— BEGIN —
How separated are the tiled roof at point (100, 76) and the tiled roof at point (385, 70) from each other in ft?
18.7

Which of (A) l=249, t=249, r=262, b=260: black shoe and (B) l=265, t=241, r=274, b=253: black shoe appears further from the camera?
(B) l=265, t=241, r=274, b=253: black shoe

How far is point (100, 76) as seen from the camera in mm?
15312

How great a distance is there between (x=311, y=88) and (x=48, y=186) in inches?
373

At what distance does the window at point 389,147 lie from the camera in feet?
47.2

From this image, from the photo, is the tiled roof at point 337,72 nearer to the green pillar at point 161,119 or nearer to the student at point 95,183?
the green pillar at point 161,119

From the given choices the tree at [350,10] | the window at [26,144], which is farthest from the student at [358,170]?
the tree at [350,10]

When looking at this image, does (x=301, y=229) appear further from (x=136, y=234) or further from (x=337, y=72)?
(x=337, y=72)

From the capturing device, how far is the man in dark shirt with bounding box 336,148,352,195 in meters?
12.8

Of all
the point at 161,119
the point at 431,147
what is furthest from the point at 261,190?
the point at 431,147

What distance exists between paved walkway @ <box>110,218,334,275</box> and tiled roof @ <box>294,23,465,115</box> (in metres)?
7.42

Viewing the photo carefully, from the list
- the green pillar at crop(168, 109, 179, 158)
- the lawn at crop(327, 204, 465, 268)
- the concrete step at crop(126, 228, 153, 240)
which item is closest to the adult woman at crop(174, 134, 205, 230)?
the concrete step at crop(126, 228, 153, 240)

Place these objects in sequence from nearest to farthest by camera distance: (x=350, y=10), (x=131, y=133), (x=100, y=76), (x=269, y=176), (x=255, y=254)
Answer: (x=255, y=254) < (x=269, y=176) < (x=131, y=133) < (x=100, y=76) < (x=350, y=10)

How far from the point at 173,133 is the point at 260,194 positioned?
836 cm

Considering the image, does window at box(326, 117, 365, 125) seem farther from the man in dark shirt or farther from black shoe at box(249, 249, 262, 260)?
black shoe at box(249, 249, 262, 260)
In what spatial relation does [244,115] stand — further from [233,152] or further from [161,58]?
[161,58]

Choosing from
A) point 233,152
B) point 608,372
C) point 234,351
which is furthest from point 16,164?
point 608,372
— END —
SHORT EXERCISE: Rewrite each line of the entries above as one item in a numbered list, leaving out the blank lines.

THE REPLY:
1. How separated are the tiled roof at point (100, 76) and the tiled roof at point (385, 70) from each other in ft?
2. 18.7
3. Which of (A) l=249, t=249, r=262, b=260: black shoe and (B) l=265, t=241, r=274, b=253: black shoe appears further from the camera?
4. (B) l=265, t=241, r=274, b=253: black shoe
5. How far is point (100, 76) as seen from the camera in mm?
6. 15312
7. How great a distance is there between (x=311, y=88) and (x=48, y=186) in inches?
8. 373
9. At what distance does the window at point 389,147 lie from the camera in feet?
10. 47.2
11. From this image, from the photo, is the tiled roof at point 337,72 nearer to the green pillar at point 161,119 or nearer to the student at point 95,183?
12. the green pillar at point 161,119
13. From the given choices the tree at [350,10] | the window at [26,144], which is farthest from the student at [358,170]?
14. the tree at [350,10]
15. When looking at this image, does (x=301, y=229) appear further from (x=136, y=234) or further from (x=337, y=72)?
16. (x=337, y=72)
17. From the capturing device, how far is the man in dark shirt with bounding box 336,148,352,195 in meters?
18. 12.8
19. Of all
20. the point at 161,119
21. the point at 431,147
22. what is furthest from the point at 261,190?
23. the point at 431,147
24. What distance exists between paved walkway @ <box>110,218,334,275</box> and tiled roof @ <box>294,23,465,115</box> (in metres)?
25. 7.42
26. Viewing the photo carefully, from the list
27. - the green pillar at crop(168, 109, 179, 158)
28. - the lawn at crop(327, 204, 465, 268)
29. - the concrete step at crop(126, 228, 153, 240)
30. which item is closest to the adult woman at crop(174, 134, 205, 230)?
31. the concrete step at crop(126, 228, 153, 240)
32. Place these objects in sequence from nearest to farthest by camera distance: (x=350, y=10), (x=131, y=133), (x=100, y=76), (x=269, y=176), (x=255, y=254)
33. Answer: (x=255, y=254) < (x=269, y=176) < (x=131, y=133) < (x=100, y=76) < (x=350, y=10)
34. How far from the point at 173,133 is the point at 260,194 positioned?
35. 836 cm
36. Considering the image, does window at box(326, 117, 365, 125) seem farther from the man in dark shirt or farther from black shoe at box(249, 249, 262, 260)?
37. black shoe at box(249, 249, 262, 260)
38. In what spatial relation does [244,115] stand — further from [233,152] or further from [161,58]?
39. [161,58]
40. Choosing from
41. A) point 233,152
42. B) point 608,372
43. C) point 234,351
44. which is furthest from point 16,164?
45. point 608,372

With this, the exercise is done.